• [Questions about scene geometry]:
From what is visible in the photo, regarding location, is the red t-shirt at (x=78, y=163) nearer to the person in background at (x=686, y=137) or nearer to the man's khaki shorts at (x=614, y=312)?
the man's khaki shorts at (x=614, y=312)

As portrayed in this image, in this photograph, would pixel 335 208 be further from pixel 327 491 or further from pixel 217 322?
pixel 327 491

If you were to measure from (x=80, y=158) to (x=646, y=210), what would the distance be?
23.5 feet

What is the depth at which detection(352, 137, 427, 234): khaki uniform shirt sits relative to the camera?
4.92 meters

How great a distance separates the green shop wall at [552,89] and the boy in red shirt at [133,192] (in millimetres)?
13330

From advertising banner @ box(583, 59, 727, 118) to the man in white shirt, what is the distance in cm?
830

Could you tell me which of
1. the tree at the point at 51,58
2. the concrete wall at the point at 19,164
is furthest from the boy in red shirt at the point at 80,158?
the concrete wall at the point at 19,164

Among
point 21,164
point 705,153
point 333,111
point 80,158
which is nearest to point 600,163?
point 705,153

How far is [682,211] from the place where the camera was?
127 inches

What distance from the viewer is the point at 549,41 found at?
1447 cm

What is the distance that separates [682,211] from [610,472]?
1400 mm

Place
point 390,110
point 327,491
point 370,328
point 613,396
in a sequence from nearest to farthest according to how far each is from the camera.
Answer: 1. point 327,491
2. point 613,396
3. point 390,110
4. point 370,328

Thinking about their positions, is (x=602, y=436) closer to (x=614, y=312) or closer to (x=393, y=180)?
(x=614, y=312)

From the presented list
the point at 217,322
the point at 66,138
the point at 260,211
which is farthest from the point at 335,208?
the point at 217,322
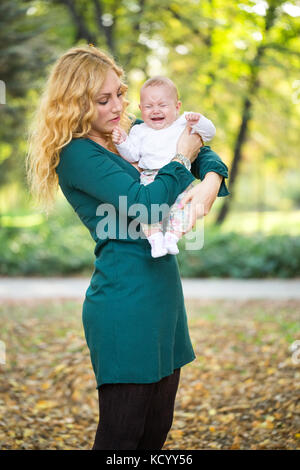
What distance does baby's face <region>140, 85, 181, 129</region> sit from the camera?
2.25 meters

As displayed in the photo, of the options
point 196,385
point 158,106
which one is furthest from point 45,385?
point 158,106

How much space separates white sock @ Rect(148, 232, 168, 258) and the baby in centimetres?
10

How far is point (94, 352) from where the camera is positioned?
2.03 metres

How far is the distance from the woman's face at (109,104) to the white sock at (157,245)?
496 millimetres

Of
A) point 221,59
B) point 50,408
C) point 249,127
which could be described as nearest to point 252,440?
point 50,408

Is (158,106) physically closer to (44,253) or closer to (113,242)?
(113,242)

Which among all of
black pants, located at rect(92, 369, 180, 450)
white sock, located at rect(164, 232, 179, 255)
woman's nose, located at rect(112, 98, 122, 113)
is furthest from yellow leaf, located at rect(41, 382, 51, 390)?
woman's nose, located at rect(112, 98, 122, 113)

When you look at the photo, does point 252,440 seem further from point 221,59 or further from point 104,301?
point 221,59

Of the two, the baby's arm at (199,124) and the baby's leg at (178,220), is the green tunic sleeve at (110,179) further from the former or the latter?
the baby's arm at (199,124)

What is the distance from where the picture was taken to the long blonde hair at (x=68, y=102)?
197cm

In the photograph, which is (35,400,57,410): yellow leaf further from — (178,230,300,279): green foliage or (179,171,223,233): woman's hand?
(178,230,300,279): green foliage

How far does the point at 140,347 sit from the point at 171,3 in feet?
33.6

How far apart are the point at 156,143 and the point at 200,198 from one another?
342mm
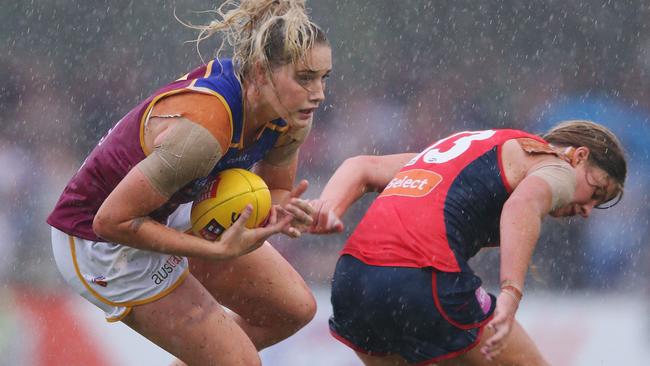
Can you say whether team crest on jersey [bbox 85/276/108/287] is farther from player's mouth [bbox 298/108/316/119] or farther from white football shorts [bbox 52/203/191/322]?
player's mouth [bbox 298/108/316/119]

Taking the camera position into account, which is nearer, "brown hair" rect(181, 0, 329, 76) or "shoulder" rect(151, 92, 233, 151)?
"shoulder" rect(151, 92, 233, 151)

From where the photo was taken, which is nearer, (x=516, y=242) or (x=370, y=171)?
(x=516, y=242)

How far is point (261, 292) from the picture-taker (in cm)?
424

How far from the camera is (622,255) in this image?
7395 millimetres

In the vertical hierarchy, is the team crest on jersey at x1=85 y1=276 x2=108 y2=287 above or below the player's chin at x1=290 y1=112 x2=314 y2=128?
below

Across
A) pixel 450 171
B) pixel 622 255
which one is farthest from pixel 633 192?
pixel 450 171

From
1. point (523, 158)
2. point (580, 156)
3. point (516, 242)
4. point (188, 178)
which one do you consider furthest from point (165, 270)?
point (580, 156)

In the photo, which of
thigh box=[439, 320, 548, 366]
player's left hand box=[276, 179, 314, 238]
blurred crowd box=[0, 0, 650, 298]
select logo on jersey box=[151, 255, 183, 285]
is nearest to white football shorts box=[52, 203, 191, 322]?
select logo on jersey box=[151, 255, 183, 285]

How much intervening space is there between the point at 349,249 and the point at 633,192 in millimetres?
4337

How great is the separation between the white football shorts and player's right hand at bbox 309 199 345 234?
53cm

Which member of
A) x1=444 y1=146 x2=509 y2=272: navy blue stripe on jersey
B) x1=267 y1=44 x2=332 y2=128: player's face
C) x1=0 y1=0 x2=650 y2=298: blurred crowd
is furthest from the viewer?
x1=0 y1=0 x2=650 y2=298: blurred crowd

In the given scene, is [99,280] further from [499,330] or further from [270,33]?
[499,330]

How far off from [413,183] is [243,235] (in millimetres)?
727

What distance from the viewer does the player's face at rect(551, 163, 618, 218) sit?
394 cm
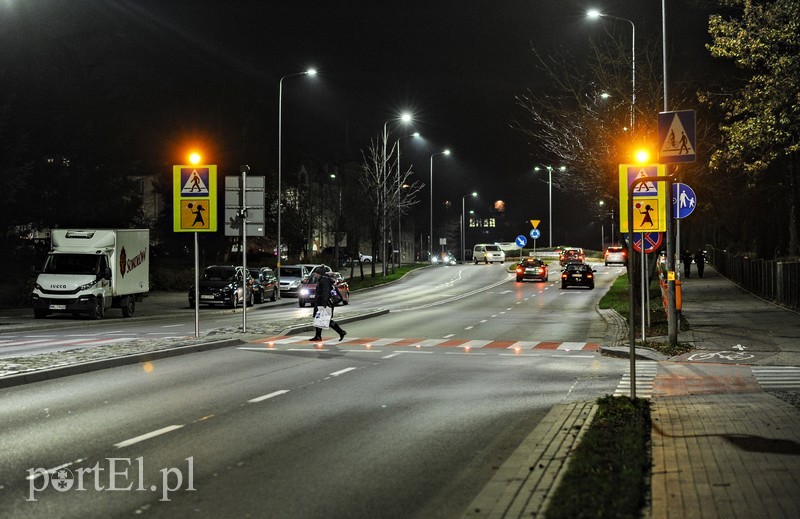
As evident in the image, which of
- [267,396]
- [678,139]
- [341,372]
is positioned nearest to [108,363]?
[341,372]

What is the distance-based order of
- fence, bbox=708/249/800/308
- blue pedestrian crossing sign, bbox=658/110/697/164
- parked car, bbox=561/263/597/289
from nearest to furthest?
blue pedestrian crossing sign, bbox=658/110/697/164, fence, bbox=708/249/800/308, parked car, bbox=561/263/597/289

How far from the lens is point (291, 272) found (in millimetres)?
50562

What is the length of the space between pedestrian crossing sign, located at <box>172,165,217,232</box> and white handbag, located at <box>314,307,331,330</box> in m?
3.05

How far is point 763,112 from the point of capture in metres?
22.0

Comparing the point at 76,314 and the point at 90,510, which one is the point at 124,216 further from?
the point at 90,510

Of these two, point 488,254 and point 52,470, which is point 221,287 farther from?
point 488,254

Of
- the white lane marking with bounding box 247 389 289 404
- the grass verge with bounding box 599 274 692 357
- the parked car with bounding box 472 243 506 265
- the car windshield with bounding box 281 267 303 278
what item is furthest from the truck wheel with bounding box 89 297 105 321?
the parked car with bounding box 472 243 506 265

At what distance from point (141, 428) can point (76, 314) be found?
23.8 m

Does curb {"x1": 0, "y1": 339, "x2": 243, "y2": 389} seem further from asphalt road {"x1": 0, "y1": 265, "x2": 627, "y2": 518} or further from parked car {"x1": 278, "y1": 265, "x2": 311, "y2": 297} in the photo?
parked car {"x1": 278, "y1": 265, "x2": 311, "y2": 297}

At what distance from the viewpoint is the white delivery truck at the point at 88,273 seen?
29641 mm

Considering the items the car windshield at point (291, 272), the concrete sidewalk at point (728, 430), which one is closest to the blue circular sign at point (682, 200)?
the concrete sidewalk at point (728, 430)

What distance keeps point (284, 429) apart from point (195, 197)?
1146cm

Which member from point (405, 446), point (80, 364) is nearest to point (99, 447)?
point (405, 446)

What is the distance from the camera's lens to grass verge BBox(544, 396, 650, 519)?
5578mm
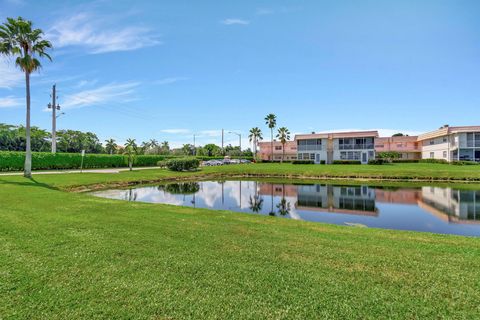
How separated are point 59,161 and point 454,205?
45938 mm

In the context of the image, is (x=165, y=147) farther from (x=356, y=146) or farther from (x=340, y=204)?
(x=340, y=204)

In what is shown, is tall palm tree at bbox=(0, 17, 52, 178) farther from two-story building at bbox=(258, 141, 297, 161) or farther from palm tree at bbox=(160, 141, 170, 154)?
palm tree at bbox=(160, 141, 170, 154)

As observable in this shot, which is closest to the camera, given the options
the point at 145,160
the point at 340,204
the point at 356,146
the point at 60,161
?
the point at 340,204

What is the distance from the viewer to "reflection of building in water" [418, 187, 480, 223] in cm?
1397

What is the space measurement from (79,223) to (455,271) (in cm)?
982

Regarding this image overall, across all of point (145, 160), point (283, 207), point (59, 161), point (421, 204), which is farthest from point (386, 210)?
point (145, 160)

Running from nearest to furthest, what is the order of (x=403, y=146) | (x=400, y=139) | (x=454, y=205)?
1. (x=454, y=205)
2. (x=403, y=146)
3. (x=400, y=139)

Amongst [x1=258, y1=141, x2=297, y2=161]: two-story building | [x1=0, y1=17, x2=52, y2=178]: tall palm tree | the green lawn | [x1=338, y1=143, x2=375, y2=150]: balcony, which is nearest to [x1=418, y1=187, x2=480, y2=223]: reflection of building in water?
the green lawn

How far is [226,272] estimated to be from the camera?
5242 millimetres

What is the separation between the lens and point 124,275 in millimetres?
5086

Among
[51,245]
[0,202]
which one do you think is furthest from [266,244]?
[0,202]

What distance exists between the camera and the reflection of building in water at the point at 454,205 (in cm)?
1397

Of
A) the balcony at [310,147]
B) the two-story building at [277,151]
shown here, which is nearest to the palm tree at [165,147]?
the two-story building at [277,151]

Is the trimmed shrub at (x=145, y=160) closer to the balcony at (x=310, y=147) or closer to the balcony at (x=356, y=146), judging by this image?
the balcony at (x=310, y=147)
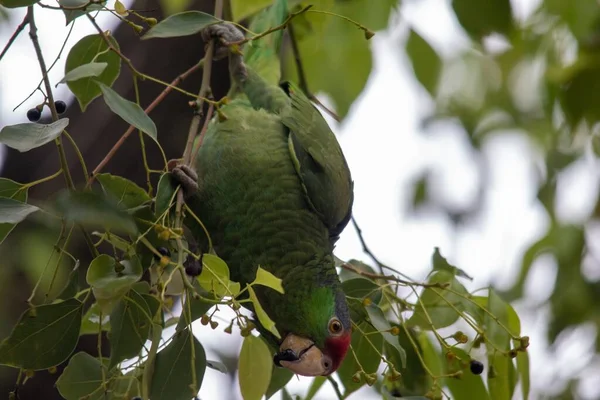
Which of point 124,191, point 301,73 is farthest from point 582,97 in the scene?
point 124,191

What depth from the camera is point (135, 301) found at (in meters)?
1.39

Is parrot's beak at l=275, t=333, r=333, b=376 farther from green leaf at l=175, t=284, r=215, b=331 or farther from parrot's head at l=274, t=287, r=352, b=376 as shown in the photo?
green leaf at l=175, t=284, r=215, b=331

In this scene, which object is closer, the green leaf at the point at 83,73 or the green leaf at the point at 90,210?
the green leaf at the point at 90,210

• [Work to be completed]:
Take the line that contains "Is the trimmed" as the first and the last line of the records as the end, and please quote those lines exactly, pictures omitted.

• [Exercise solution]:
Is the trimmed shrub at (x=145, y=160) closer to the balcony at (x=310, y=147) or closer to the balcony at (x=356, y=146), judging by this image?
the balcony at (x=310, y=147)
Which of point 124,191, point 301,73 is farthest from point 582,97 in the scene?
point 124,191

What depth from the camera is point (135, 301) found at (in meters)?
1.39

Is parrot's beak at l=275, t=333, r=333, b=376 farther from green leaf at l=175, t=284, r=215, b=331 or farther from parrot's head at l=274, t=287, r=352, b=376 as shown in the photo?
green leaf at l=175, t=284, r=215, b=331

In this scene, which object is closer, the green leaf at the point at 83,73 or the green leaf at the point at 90,210?
the green leaf at the point at 90,210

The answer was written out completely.